There’s some logs you can check, like hostd.log, vmkernel.log, etc. but they didn’t tell me much, either. (If you want to check these they’re in /var/log and the most convenient way I’ve found is to use:
# tail -n <number of lines> <name of log file>

But here’s the thing – no matter how many times I tried to reconnect, I was unable.
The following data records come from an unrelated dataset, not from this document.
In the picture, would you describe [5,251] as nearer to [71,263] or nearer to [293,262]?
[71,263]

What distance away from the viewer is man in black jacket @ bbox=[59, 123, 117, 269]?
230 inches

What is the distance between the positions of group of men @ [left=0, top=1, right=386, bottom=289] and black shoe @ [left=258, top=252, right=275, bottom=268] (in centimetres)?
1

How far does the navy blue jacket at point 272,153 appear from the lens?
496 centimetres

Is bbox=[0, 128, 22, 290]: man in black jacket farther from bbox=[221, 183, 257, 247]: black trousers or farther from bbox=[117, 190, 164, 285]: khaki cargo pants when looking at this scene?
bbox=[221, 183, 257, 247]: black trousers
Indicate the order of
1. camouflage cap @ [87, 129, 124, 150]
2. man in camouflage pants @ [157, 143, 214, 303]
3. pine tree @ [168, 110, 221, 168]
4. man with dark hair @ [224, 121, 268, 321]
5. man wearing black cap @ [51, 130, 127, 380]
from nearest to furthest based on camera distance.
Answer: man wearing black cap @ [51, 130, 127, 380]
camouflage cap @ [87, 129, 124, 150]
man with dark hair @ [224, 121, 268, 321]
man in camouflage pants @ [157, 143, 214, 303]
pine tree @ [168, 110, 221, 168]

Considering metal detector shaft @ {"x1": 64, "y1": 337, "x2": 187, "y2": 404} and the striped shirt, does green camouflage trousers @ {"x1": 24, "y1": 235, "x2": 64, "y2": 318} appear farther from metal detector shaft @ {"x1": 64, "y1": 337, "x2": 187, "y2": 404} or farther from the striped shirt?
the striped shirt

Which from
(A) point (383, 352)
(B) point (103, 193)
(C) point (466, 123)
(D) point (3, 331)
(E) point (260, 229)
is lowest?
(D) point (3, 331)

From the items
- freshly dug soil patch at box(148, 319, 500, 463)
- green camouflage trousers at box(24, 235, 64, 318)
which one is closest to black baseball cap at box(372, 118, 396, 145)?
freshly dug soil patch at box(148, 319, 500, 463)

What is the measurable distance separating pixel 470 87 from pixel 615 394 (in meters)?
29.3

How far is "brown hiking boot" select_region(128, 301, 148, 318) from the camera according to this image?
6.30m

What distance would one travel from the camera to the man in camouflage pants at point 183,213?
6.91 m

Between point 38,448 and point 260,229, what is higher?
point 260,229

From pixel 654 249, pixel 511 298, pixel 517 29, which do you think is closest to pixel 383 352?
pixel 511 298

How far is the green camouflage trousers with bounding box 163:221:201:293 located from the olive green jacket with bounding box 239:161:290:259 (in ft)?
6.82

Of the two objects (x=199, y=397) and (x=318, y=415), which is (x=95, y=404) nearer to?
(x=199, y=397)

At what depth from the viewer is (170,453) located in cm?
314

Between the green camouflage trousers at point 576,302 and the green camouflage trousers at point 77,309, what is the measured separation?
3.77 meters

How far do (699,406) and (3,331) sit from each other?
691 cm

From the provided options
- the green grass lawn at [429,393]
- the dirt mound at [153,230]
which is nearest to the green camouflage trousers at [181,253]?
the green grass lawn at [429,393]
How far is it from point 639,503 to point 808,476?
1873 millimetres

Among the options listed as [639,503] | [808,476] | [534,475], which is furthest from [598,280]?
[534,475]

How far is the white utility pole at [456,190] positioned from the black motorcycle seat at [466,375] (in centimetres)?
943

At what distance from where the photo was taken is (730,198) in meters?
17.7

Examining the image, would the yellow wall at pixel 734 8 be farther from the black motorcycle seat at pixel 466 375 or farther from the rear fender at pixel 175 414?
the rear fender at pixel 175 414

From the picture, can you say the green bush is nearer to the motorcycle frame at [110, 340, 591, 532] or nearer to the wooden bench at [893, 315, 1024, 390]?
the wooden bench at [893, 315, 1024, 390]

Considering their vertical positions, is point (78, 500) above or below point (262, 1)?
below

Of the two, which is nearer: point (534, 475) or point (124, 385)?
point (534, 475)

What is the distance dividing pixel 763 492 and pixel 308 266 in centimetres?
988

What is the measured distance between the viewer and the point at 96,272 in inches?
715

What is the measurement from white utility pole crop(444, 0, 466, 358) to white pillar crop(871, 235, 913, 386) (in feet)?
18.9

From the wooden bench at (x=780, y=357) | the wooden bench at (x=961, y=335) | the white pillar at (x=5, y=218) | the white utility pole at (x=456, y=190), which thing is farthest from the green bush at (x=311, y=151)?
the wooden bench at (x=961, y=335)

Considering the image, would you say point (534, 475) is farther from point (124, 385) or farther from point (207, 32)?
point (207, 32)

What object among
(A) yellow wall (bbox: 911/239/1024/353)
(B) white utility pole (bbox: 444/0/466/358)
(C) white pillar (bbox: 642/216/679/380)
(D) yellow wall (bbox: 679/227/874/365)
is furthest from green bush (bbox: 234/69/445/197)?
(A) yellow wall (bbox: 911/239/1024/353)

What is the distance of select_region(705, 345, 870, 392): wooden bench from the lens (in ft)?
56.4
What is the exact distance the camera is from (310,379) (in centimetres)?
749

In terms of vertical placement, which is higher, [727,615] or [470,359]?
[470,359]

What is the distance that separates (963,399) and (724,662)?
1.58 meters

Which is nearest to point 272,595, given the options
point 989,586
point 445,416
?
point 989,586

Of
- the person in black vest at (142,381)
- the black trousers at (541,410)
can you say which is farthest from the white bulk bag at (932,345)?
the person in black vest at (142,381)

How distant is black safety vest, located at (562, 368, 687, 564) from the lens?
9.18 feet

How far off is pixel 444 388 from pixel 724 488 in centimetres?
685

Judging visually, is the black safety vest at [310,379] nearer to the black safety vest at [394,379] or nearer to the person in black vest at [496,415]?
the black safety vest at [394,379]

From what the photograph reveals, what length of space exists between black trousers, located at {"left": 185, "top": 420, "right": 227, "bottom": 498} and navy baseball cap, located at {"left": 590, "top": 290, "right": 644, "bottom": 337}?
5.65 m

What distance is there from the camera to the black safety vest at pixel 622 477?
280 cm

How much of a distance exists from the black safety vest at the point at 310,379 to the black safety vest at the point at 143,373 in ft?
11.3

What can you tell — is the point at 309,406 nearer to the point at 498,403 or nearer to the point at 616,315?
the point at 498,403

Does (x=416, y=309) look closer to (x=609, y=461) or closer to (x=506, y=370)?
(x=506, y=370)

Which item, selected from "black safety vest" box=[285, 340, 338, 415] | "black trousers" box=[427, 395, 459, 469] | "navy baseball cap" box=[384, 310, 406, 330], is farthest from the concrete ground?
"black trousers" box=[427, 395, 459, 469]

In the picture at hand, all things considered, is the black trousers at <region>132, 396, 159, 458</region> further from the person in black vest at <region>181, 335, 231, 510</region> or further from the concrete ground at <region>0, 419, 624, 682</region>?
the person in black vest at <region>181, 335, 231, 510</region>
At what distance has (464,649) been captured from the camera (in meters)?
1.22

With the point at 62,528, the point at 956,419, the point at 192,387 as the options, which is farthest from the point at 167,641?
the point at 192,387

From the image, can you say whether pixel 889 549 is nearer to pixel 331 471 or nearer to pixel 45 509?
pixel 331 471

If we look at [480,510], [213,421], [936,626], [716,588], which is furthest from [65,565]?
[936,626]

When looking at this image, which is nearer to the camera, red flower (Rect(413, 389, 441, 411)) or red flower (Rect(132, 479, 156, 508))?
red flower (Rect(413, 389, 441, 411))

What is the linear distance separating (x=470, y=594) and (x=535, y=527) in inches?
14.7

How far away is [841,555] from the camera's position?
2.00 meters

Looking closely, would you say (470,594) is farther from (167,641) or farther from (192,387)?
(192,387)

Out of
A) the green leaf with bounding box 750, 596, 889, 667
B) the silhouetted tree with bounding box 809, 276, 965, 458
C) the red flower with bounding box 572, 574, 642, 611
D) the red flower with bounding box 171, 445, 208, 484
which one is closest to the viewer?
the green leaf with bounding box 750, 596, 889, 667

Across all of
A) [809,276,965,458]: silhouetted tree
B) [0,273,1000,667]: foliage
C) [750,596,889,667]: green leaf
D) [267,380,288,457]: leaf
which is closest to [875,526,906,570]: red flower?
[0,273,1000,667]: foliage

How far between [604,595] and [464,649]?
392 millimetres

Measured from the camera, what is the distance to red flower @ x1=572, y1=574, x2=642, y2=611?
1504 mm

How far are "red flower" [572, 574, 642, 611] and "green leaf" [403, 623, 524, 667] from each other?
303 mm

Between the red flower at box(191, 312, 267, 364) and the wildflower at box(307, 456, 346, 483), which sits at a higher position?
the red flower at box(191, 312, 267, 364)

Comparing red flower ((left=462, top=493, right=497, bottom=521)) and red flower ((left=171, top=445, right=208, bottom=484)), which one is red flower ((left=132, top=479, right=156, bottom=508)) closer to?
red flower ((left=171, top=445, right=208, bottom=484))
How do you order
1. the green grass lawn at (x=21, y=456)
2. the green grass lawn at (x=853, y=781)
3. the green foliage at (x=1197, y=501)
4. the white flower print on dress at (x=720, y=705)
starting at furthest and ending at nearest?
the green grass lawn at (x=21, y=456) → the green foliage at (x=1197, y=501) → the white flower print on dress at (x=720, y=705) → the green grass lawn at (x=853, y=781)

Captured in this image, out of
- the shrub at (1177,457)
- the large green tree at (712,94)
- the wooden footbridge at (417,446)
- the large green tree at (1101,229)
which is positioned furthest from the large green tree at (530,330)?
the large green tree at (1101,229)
I could, however, reconnect the datastore as long as I gave it a different name

Finally after a while it dawned on me that the share still existed (although it did not show up in):
# esxcli storage nfs list

That was the whole reason I couldn’t re-create it – ESXi thought it was still there although it wasn’t giving me any real indication (only the failed attempt to manually re-connect)

Tl;dr – to Fix the issue,

  1. Remove any references to your phanton NFS datastore – remove any HDDs that reference it, any ISO files (connected or not), remove VMs from your inventory that are imported from it.
  2. Remove the NFS share link from SSH using the command:
    # esxcli storage nfs remove -v <phantom datastore name>
    (note, the -v will give you a little more feedback)
  3. At this point I decided to reboot, but if you can probably just restart the agents from the DCUI: https://kb.vmware.com/s/article/1003490
  4. Now you should be able to re-connect your NFS datastore, with the same name and everything.

If you have any VMs on the datastore, ISOs, vHDDs, etc. you need to re-connect, now you should be able to without any problem.